* What to produce *
Render the lines from the one containing "Given what this" through the end of the records as a Markdown table with the columns Row and Line, numbering each row and omitting blank lines.

--- Records to process ---

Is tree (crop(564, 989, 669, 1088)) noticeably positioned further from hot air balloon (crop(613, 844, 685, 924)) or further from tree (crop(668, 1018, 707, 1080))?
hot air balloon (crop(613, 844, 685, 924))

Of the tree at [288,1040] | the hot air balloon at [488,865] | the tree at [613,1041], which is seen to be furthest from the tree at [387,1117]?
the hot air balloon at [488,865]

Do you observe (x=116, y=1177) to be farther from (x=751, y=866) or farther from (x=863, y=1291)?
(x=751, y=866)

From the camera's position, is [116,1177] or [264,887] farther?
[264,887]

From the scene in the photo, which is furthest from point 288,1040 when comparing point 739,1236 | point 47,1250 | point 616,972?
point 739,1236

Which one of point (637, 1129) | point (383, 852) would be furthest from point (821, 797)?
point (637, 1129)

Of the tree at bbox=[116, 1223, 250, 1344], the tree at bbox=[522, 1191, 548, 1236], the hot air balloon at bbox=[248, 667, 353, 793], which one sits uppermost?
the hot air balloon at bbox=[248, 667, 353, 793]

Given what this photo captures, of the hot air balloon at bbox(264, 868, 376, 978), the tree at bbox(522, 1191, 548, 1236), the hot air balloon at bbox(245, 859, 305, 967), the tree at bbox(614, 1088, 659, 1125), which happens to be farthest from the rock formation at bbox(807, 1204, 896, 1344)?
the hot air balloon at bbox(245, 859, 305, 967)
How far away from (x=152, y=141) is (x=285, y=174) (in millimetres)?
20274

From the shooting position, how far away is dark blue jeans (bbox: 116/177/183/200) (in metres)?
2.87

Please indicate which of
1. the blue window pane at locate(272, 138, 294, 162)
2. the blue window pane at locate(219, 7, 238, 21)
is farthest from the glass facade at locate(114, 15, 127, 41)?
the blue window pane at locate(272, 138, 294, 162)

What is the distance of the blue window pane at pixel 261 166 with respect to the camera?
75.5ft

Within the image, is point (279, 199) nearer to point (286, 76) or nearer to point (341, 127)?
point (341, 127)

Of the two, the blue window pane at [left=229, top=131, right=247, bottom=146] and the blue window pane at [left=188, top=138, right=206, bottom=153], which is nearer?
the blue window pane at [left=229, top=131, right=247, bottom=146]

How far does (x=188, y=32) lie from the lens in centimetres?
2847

---

* Exercise solution *
| Row | Line |
|---|---|
| 1 | Given what this photo captures, of the hot air balloon at bbox(264, 868, 376, 978), the tree at bbox(522, 1191, 548, 1236), the hot air balloon at bbox(245, 859, 305, 967), the tree at bbox(614, 1088, 659, 1125), which happens to be farthest from the rock formation at bbox(807, 1204, 896, 1344)? |
| 2 | the hot air balloon at bbox(245, 859, 305, 967) |
| 3 | How far away from (x=152, y=141) is (x=285, y=174) (in millimetres)? |
| 4 | 20274 |
| 5 | From the shooting position, how far away is dark blue jeans (bbox: 116/177/183/200) (in metres)? |
| 6 | 2.87 |
| 7 | Please indicate which of |
| 8 | 1. the blue window pane at locate(272, 138, 294, 162) |
| 9 | 2. the blue window pane at locate(219, 7, 238, 21) |
| 10 | is farthest from the glass facade at locate(114, 15, 127, 41)? |
| 11 | the blue window pane at locate(272, 138, 294, 162) |
| 12 | What is the distance of the blue window pane at pixel 261 166 with respect to the camera? |
| 13 | 75.5ft |
| 14 | Within the image, is point (279, 199) nearer to point (286, 76) or nearer to point (341, 127)? |
| 15 | point (341, 127) |
| 16 | Of the two, the blue window pane at [left=229, top=131, right=247, bottom=146] and the blue window pane at [left=188, top=138, right=206, bottom=153], which is nearer? |
| 17 | the blue window pane at [left=229, top=131, right=247, bottom=146] |
| 18 | How far does (x=188, y=32) lie from the lens in centimetres? |
| 19 | 2847 |